Singapore Airlines, the first carrier to put a double bed in its cabins, is spending US$850 million to refit all of its Airbus SE A380 jets with the aim of taking airline luxury to a higher level.
On Thursday the airline unveiled its first major overhaul across cabin classes of its Airbus SE A380s since 2007, when it became the first carrier to fly the double-decker aircraft.
For the most premiere of its customers, it has cut the number of suites from 12 to six, allowing additional space and frills, such as a separate, fully adjustable seat with leather upholstery by Italy’s Poltrona Frau, as well as double bathrooms, one of which has a sit-down vanity counter.
The new Singapore Airlines suites will have a separate bed, without the need for conversion from a sitting position, alongside the adjustable leather seat.
The changes will be first introduced in five new super-jumbo aircraft it will receive progressively from this year, starting with the Singapore-Sydney flight on December 18.
Singapore Airlines also will retrofit its older A380s with the new products starting in late 2018, with a target for completion in 2020.
Airlines have been trying to outdo each other when it comes to pampering the upscale business traveller.
Goh Choon Phong, Singapore Airlines’ chief executive officer, is fending off intensifying competition, particularly from Middle Eastern carriers, such as Emirates, which in August introduced a revamped lounge inspired by private yacht cabins on its own A380s.
Etihad Airways provides in-flight showers for first-class passengers on its A380s, and its Residence suites feature a lie-flat bed and a living area with a 32-inch television and private butler.

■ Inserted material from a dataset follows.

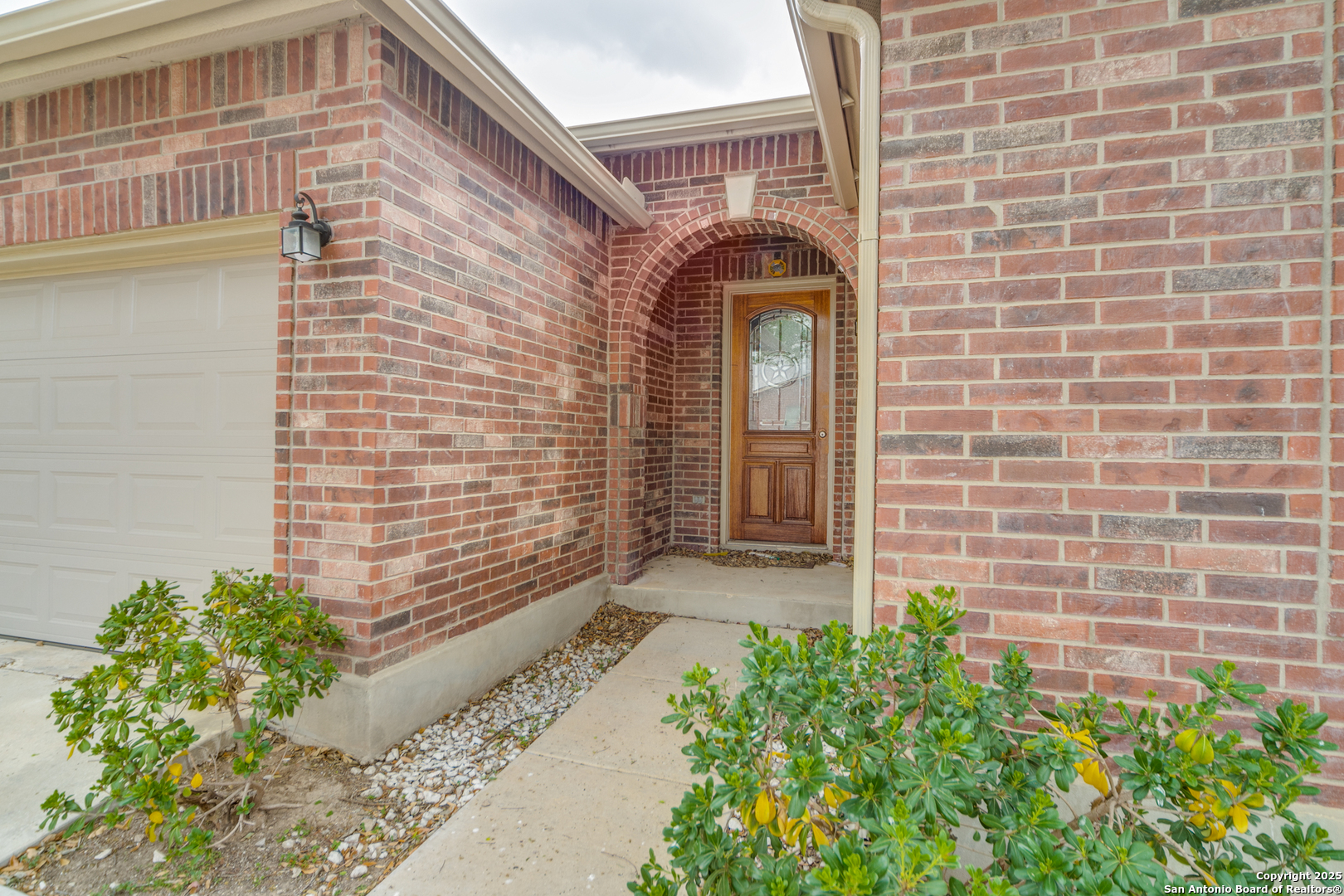 618 BARROW PEAK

The Singapore carrier’s cabin revamp – four years in the making – comes amid a review of its entire business as the money earned from flying passengers per kilometre hovers at roughly eight-year lows and it prepares to report quarterly results next week.
“There was a time when superior product offering was one of the stronger choice criteria for a person buying a seat, but unfortunately everyone has become pretty good,” said Mohshin Aziz, an aviation-focused analyst at Maybank Investment Bank, in Kuala Lumpur. “To put so much emphasis on it is probably an outdated strategy.”
Rather than spending money to upgrade cabins, Singapore Airlines should be focusing more on better scheduling and services to raise profits, says Mohshin, who rates the stock a hold.
The airline currently has 18 A380s, four of which will be returned to lessors progressively in 2018. The new suites were designed by the French company Pierrejean Design Studio, while the business class cabin was designed by British company JPA Design.
Business-class passengers will have a 63.5 centimetre-wide seat that reclines directly into a full-flat bed of 198 centimetres.
Singapore Airlines – the only Asian carrier to have flown the luxurious Concorde more than three decades ago – posted a net loss in the quarter up to the end of March. It rebounded to a profit of S$235.1 million (US$173 million) in the three months up to the end of June.
Predicting another challenging year, Singapore Airlines set up a dedicated office to conduct a wide-ranging review to transform the company and better position itself for sustainable growth, it said in May.
Goh said in June that jobs could be eliminated, and two months later offered voluntary unpaid leave to cut costs.
The carrier is not the only one feeling the heat. Hong Kong’s Cathay Pacific Airways is also carrying out its biggest transformation plan in two decades, and said in May that it would cut 600 jobs at its Hong Kong head office as part of efforts to revive its fortunes.
Besides the A380 revamp, Emirates is preparing to unveil the new first-class cabin on its Boeing 777-300ER aircraft that will have six suites, two fewer than before, as well as new features for business and economy seats, during the Dubai airshow in November.
While Singapore Airlines had been an industry trendsetter, such as being the first to provide free alcohol to economy-class passengers and headsets for in-flight entertainment in the 1970s, it has been less so in recent years.
The airline’s last major offering was in May 2015, when it introduced a premium economy class and played catch up to Qantas Airway and Cathay.
“There is an urgent need for SIA [Singapore Airlines] to move ahead of the competition again,” said Corrine Png, founder and chief executive officer of Crucial Perspective in Singapore.